**Provided data:**
--

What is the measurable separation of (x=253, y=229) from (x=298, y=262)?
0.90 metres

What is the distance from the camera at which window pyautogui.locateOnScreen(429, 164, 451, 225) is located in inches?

--

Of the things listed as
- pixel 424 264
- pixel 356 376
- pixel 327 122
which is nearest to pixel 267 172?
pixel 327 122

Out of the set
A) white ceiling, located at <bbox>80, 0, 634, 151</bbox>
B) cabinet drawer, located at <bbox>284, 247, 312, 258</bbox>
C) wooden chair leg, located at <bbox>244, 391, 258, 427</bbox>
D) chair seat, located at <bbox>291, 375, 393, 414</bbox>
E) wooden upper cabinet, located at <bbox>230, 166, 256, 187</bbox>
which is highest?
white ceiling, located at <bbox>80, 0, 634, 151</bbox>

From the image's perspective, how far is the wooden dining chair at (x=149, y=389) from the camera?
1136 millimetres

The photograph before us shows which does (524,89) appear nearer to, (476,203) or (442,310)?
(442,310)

--

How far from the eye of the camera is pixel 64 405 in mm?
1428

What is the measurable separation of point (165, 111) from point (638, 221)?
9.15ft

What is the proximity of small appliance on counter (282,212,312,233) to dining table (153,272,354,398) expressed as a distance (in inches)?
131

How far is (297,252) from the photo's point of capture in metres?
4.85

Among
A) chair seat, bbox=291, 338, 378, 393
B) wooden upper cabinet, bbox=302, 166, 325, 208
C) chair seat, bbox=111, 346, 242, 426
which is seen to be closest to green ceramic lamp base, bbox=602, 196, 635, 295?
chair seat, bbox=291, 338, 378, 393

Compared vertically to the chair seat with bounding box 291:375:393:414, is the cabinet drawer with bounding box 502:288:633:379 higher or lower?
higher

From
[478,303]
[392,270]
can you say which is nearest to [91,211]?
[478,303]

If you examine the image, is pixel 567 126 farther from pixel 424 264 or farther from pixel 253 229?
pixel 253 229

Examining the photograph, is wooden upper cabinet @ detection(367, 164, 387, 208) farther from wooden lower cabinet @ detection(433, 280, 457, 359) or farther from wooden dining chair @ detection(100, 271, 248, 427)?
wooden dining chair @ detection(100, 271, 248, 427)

--

**Instructions for the task:** Could you turn the lines starting at the one that contains "What is the measurable separation of (x=253, y=229)" and ending at the one that contains "What is the distance" into a JSON list of strings, one string per line, with blank lines left out?

**Answer to this problem:**
[
  "What is the measurable separation of (x=253, y=229) from (x=298, y=262)?",
  "0.90 metres",
  "What is the distance from the camera at which window pyautogui.locateOnScreen(429, 164, 451, 225) is located in inches?"
]